*** Data for this exercise

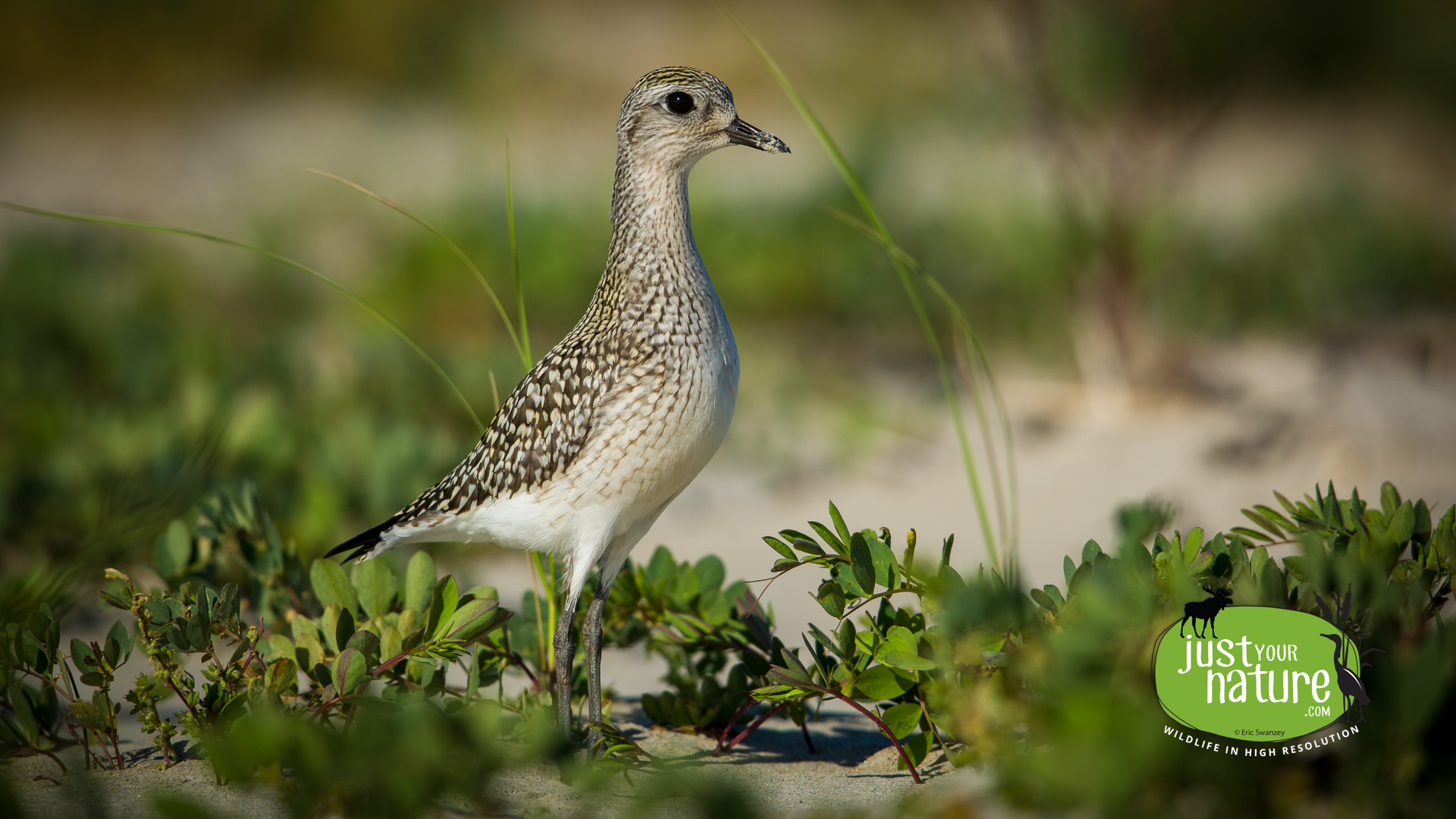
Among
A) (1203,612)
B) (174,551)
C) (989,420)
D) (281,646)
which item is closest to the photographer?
(1203,612)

******

Exercise instructions
Omit the pictures and output all of the other material exactly.

Task solution
Among
A) (1203,612)
B) (174,551)
C) (989,420)
D) (281,646)
which item is closest to the photographer?
(1203,612)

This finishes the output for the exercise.